I loved the saga, and hated it when I had to leave one line of the story to return to the other, only to be drawn into the other with as much interest. For anyone who wonders about our prehistoric ancestors, this book is perfect. The characters are well-limned and the historical detail right up there with Jean Auel’s Clan of the Cave Bear series.
The author writes the present-day story line in present tense, to differentiate it, and I will admit I found it jarring to switch from past to present initially. Also, the thought processes of Raven and the other Homo sapiens might be more sophisticated than those of an early modern human, although more of their brains were devoted to cognitive function that those of Neanderthals. But then the story would not be nearly as interesting, right?
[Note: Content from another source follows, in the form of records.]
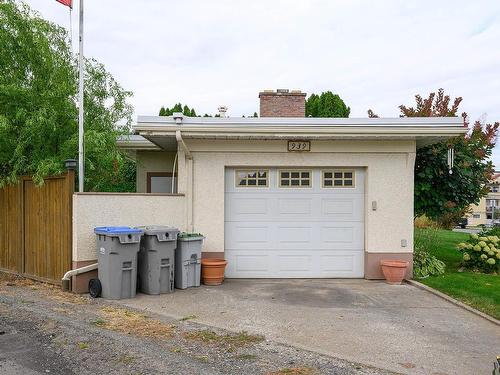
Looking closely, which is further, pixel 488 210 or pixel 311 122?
pixel 488 210

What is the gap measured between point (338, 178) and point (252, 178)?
1.89 meters

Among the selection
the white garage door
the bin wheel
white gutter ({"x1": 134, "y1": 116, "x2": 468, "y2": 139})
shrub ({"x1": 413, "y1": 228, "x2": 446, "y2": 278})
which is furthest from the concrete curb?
the bin wheel

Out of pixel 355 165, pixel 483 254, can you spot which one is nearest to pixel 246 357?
pixel 355 165

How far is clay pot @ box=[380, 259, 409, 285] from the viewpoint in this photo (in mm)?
9375

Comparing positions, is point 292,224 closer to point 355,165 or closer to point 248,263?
point 248,263

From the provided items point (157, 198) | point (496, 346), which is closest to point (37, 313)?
point (157, 198)

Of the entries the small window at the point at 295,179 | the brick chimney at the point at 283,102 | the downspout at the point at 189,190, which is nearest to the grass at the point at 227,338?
the downspout at the point at 189,190

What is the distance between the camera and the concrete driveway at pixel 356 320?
5172 mm

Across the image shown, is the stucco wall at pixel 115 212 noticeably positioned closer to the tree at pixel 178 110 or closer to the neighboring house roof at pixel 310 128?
the neighboring house roof at pixel 310 128

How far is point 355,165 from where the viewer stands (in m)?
9.88

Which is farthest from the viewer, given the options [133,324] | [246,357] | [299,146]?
[299,146]

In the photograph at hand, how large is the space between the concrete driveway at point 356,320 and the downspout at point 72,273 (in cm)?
114

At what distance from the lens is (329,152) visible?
9828mm

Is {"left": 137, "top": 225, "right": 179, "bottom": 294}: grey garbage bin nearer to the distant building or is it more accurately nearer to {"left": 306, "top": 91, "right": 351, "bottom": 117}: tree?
{"left": 306, "top": 91, "right": 351, "bottom": 117}: tree
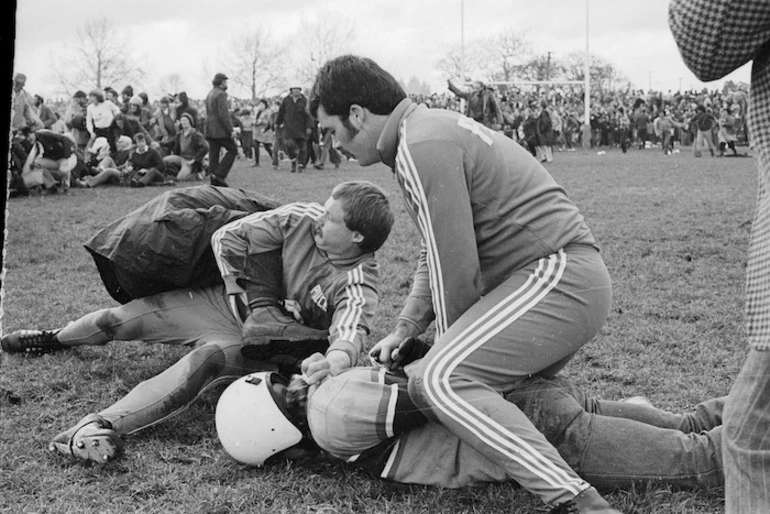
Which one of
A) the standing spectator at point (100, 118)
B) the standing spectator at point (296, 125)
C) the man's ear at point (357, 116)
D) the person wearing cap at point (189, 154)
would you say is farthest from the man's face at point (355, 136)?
the standing spectator at point (296, 125)

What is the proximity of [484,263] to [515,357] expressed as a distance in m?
0.37

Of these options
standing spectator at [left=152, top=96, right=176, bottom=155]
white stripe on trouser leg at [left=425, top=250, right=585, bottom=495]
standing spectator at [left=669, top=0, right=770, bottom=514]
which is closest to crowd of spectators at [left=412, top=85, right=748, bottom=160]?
standing spectator at [left=152, top=96, right=176, bottom=155]

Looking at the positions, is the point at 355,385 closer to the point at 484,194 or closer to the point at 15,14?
the point at 484,194

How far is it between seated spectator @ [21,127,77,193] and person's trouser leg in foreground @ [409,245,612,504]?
36.4ft

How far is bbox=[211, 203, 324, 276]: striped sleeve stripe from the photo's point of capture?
12.3 ft

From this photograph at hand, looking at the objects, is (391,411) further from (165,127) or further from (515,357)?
(165,127)

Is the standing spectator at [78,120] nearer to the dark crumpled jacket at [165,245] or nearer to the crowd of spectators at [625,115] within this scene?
the crowd of spectators at [625,115]

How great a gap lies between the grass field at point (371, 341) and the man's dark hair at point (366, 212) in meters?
0.95

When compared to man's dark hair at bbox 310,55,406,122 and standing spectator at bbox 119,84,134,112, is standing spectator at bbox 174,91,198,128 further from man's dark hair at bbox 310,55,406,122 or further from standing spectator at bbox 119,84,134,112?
man's dark hair at bbox 310,55,406,122

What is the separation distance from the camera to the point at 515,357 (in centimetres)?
274

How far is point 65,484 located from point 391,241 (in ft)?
17.7

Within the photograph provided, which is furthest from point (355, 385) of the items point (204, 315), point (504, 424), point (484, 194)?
point (204, 315)

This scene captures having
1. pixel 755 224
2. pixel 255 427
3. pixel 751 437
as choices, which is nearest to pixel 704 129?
pixel 255 427

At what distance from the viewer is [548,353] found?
279 centimetres
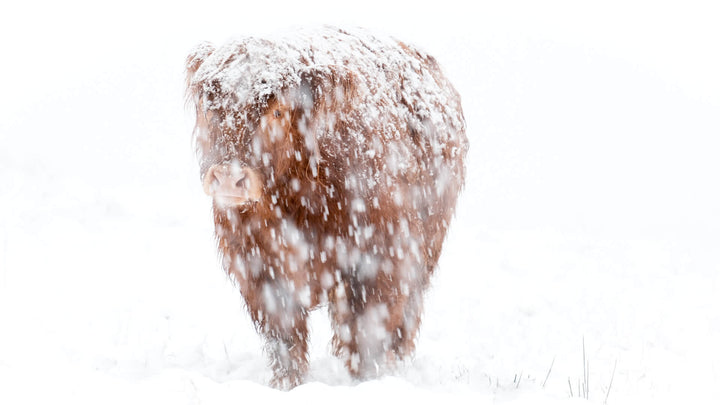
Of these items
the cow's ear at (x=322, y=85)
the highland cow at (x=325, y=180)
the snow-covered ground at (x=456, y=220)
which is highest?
the cow's ear at (x=322, y=85)

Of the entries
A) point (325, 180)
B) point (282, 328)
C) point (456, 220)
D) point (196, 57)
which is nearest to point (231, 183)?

Hopefully I haven’t given too much away. This is a book I can enthusiastically recommend and I’m looking forward to more from this author!
About the author
Harper Swan lives in Tallahassee, Florida with her husband and two sweet but very spoiled cats. She is the author of has Gas Heat, a story of family angst taking place in the Deep South, and found the inspiration in the books by Jean Auel. She has drawn on her interests in archaeology, genetics, ancient history and archaeological finds from Paleolithic sites to create the world of the Replacement Chronicles.